SELECT * FROM histogram($table_name_or_subquery, $column_name)

--
Seamus Abshere, SCEA
https://www.faraday.io
https://github.com/seamusabshere
https://linkedin.com/in/seamusabshere


-- 
Sent via pgsql-general mailing list (pgsql-general@postgresql.org)
To make changes to your subscription:
http://www.postgresql.org/mailpref/pgsql-general

Re: [GENERAL] Function to return per-column counts?

От
Melvin Davidson
Дата:


On Thu, Sep 28, 2017 at 3:31 PM, Seamus Abshere <seamus@abshere.net> wrote:
> > > Does anybody have a function lying around (preferably pl/pgsql) that
> > > takes a table name and returns coverage counts?
> >
> > What is "coverage count"?

Ah, I should have explained better.
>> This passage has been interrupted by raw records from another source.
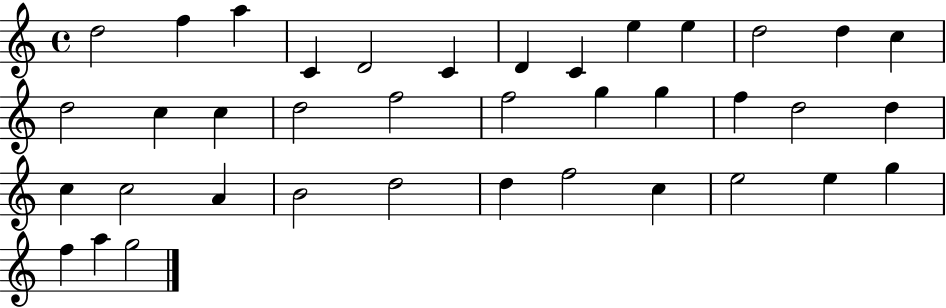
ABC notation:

X:1
T:Untitled
M:4/4
L:1/4
K:C
d2 f a C D2 C D C e e d2 d c d2 c c d2 f2 f2 g g f d2 d c c2 A B2 d2 d f2 c e2 e g f a g2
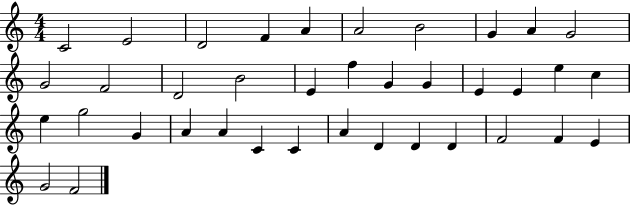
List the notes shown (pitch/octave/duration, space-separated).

C4/h E4/h D4/h F4/q A4/q A4/h B4/h G4/q A4/q G4/h G4/h F4/h D4/h B4/h E4/q F5/q G4/q G4/q E4/q E4/q E5/q C5/q E5/q G5/h G4/q A4/q A4/q C4/q C4/q A4/q D4/q D4/q D4/q F4/h F4/q E4/q G4/h F4/h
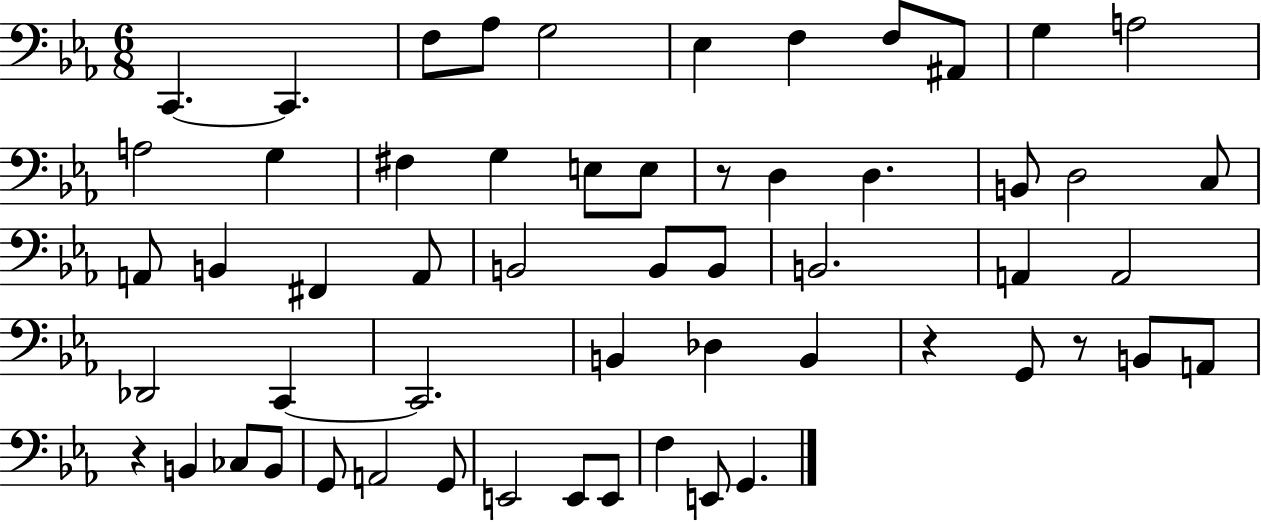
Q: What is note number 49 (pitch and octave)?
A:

I meant how much of a column is
null.

Basically you have to

0. count how many total records in a table
1. discover the column names in a table
2. for each column name, count how many nulls and subtract from total
count

If nobody has one written, I'll write one and blog it.

Thanks!
Seamus

PS. In a similar vein, we published
http://blog.faraday.io/how-to-do-histograms-in-postgresql/ which gives
plpsql so you can do:

SELECT * FROM histogram($table_name_or_subquery, $column_name)

--
Seamus Abshere, SCEA
https://www.faraday.io
https://github.com/seamusabshere
https://linkedin.com/in/seamusabshere


--
Sent via pgsql-general mailing list (pgsql-general@postgresql.org)
To make changes to your subscription:
http://www.postgresql.org/mailpref/pgsql-general

I can't really do the full query for you, but the following should be able to give you a head start:

SELECT c.relname AS table,
               a.attname AS column,
               a.attnum   AS colnum,
               s.stanullfrac as pct_null,
               s.stadistinct
  FROM pg_class c
  JOIN pg_attribute a ON a.attrelid = c.oid
  JOIN pg_statistic s ON (s.starelid = c.oid AND s.staattnum = a.attnum)
 WHERE c.relname = 'your_table_name'
   AND a.attnum > 0
 ORDER BY 3

--
Melvin Davidson
I reserve the right to fantasize.  Whether or not you
wish to share my fantasy is entirely up to you.